Given records:
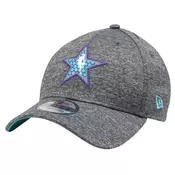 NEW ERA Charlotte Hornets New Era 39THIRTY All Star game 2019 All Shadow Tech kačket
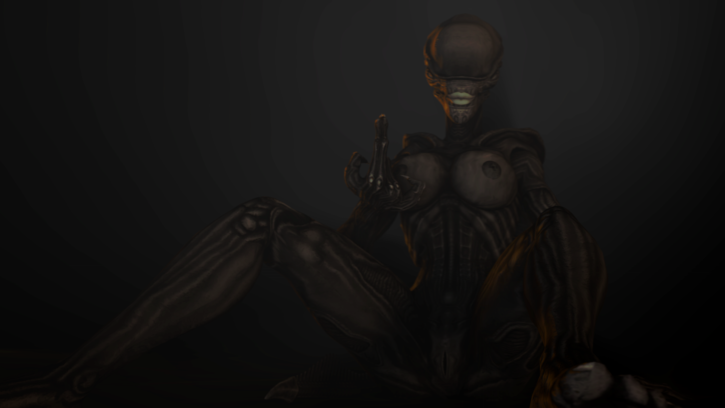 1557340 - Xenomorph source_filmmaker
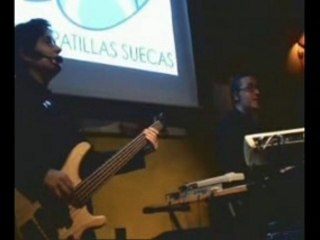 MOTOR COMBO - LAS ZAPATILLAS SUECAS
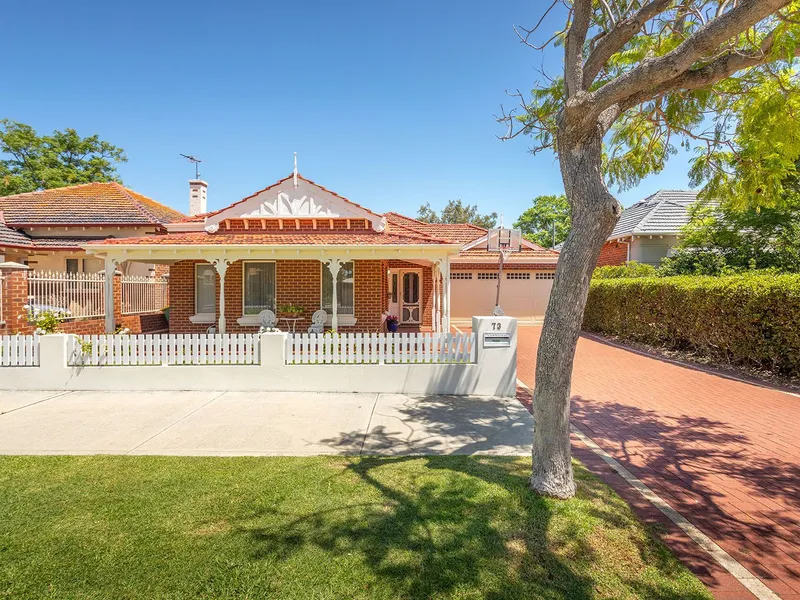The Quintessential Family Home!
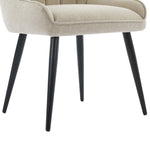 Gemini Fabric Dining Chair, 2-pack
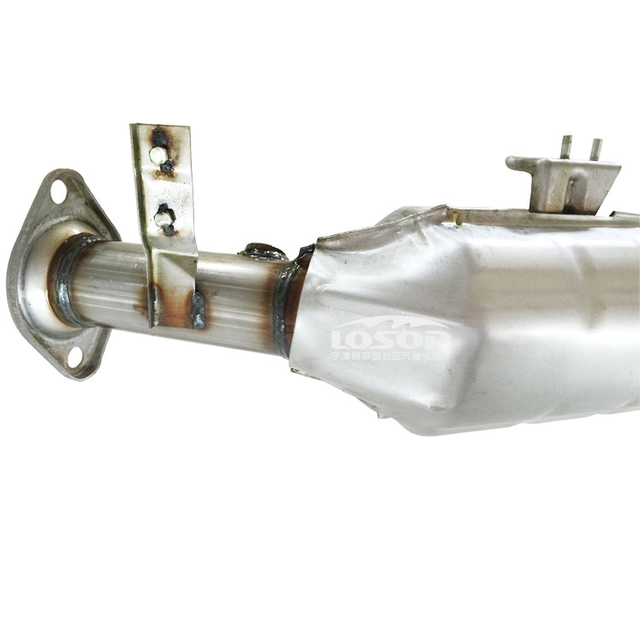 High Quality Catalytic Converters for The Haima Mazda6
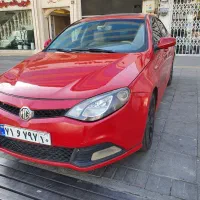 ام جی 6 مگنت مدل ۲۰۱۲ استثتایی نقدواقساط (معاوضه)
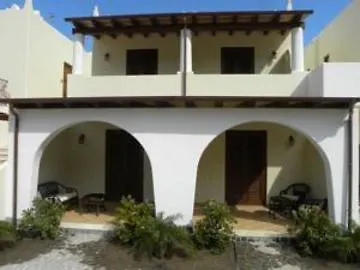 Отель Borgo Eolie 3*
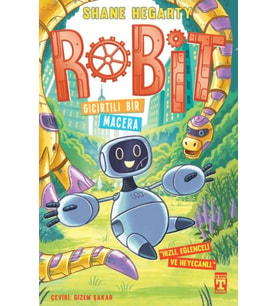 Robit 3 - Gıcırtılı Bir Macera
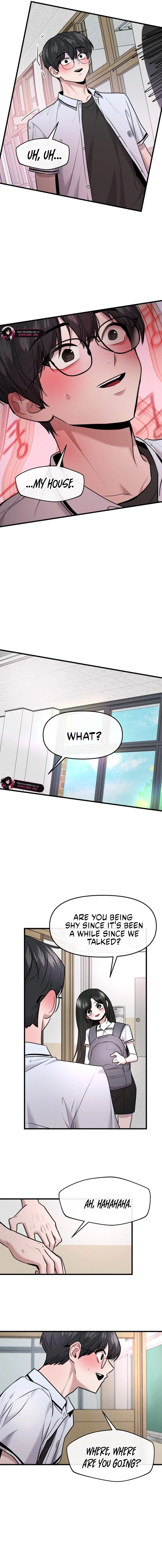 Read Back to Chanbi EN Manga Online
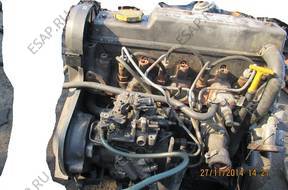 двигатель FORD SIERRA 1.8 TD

==

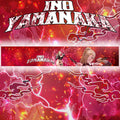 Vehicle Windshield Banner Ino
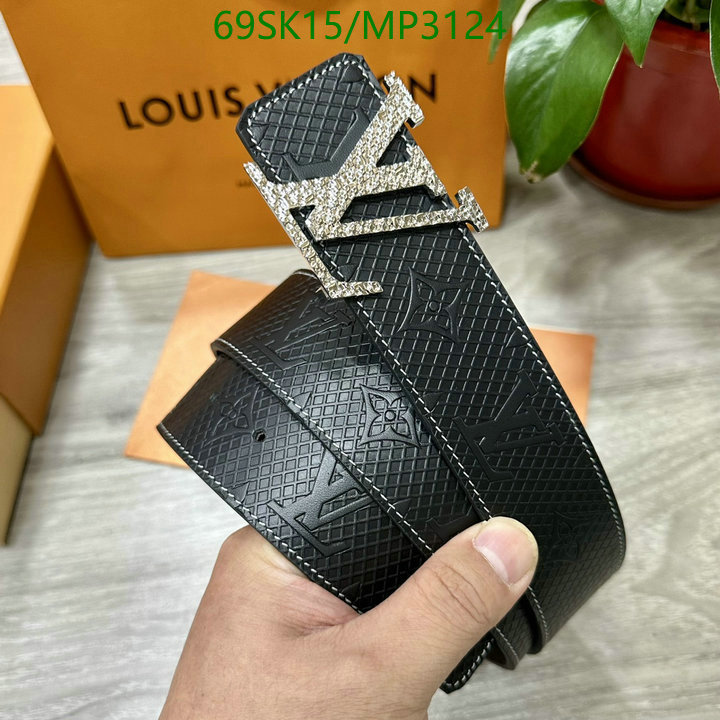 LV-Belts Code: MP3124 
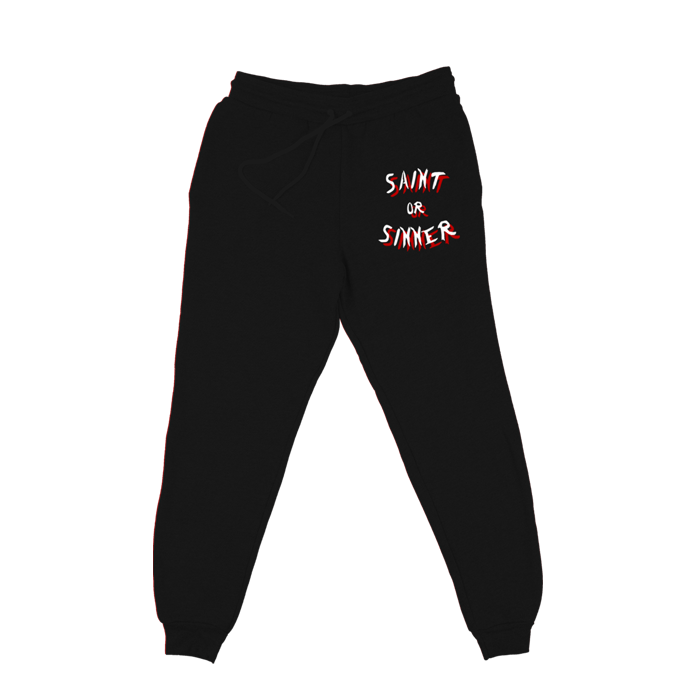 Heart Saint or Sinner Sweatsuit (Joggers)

==

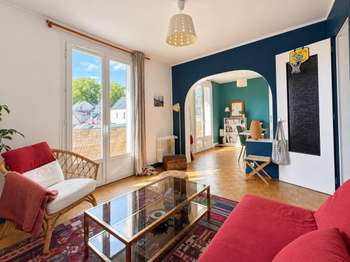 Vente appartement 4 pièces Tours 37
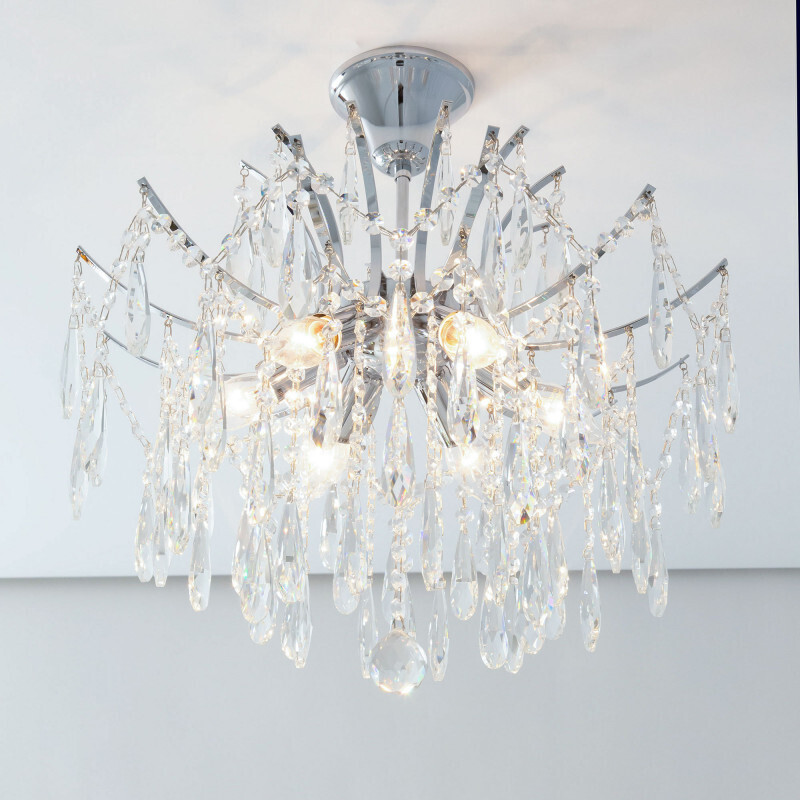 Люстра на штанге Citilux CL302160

Exercise description: Update the records starting at the line that has "Vehicle Windshield Banner Ino" and ending with the line that has "Heart Saint or Sinner Sweatsuit (Joggers)", replacing "Banner" with "Sticker" and leaving everything else unchanged. Give only those lines, without the pictures.

Result:
 Vehicle Windshield Sticker Ino
 LV-Belts Code: MP3124 
 Heart Saint or Sinner Sweatsuit (Joggers)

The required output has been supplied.